--- Teks Bacaan ---

Mengenal Cukdeh, Makanan Tradisional Khas Desa Jajar, Trenggalek yang Ramah Lingkungan
![]() |
Mohammad Sirojul Akbar |
Cangkeman.net - Hampir setiap daerah memiliki makanan khasnya masing-masing. Seperti halnya di desa Jajar kecamatan Gandusari Trenggalek. Di sana terdapat sebuah makanan unik yang disebut Cukdeh. Tentunya cukdeh bukan suatu umpatan ya, melainkan akronim dari Pincuk Lodeh.
Makanan Pincuk Lodeh ini sudah cukup terkenal di desa Jajar. Bahkan, sampai dibangun sebuah gapura bertuliskan “Kampung Cukdeh”. Karena di desa Jajar ada banyak orang yang memproduksi Cukdeh. Biasanya Cukdeh tersebut dijual di pasar, dijual keliling menggunakan sepeda, atau bahkan juga menerima pesanan dalam jumlah banyak.
Sekilas mungkin Cukdeh mempunyai kesamaan dengan sompil, makanan khas Trenggalek. Kesamaannya secara umum adalah sama-sama merupakan sajian lontong yang dengan kuah sayur lodeh. Namun, mirip bukan berarti sama, karena ada yang perbedaan-perbedaan di antara keduanya, baik dalam segi isi, bentuk maupun kemasan.
Cukdeh menggunakan lontong yang berbentuk segitiga. Lontong bentuk segitiga ini sudah jarang ditemui karena rata-rata masyarakat lebih mengenal lontong yang berbentuk lingkaran panjang. Lontong ini masih mempertahankan bungkusnya menggunakan daun pisang tidak seperti lontong-lontong sekarang yang beralih menggunakan plastik. Lontong tersebut diiris-iris menjadi lebih kecil dan dibutuhkan 2-3 lontong segitiga dalam sajian Cukdeh.
Setelah irisan lontong tersaji, tentunya kemudian disiram menggunakan kuah lodeh bersantan. Kemudian juga terdapat berbagai varian sayur lodeh, umunya menggunakan nangka yang masih muda (tewel). Namun ada juga yang menggunakan tunas bambu yang masih muda (rebung), manisan atau terong. Apapun jenisnya dalam lodeh, yang penting bersantan. Karena konon masyarakat Trenggalek akan lemas jika tidak mengkonsumsi sayur bersantan.

---

Ketik ulang bagian teks bacaan tentang Cukdeh mulai dari "Sekilas mungkin Cukdeh" sampai dengan "bentuk maupun kemasan." tanpa mengubah satu huruf pun. Entri di bawah ini merupakan bahan tersendiri yang terpisah dari teks bacaan.

--- Informasi yang Ditampilkan ---

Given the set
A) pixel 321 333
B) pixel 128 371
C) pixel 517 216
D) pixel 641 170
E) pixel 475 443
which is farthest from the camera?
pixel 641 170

---

Penyelesaian Lengkap:
Sekilas mungkin Cukdeh mempunyai kesamaan dengan sompil, makanan khas Trenggalek. Kesamaannya secara umum adalah sama-sama merupakan sajian lontong yang dengan kuah sayur lodeh. Namun, mirip bukan berarti sama, karena ada yang perbedaan-perbedaan di antara keduanya, baik dalam segi isi, bentuk maupun kemasan.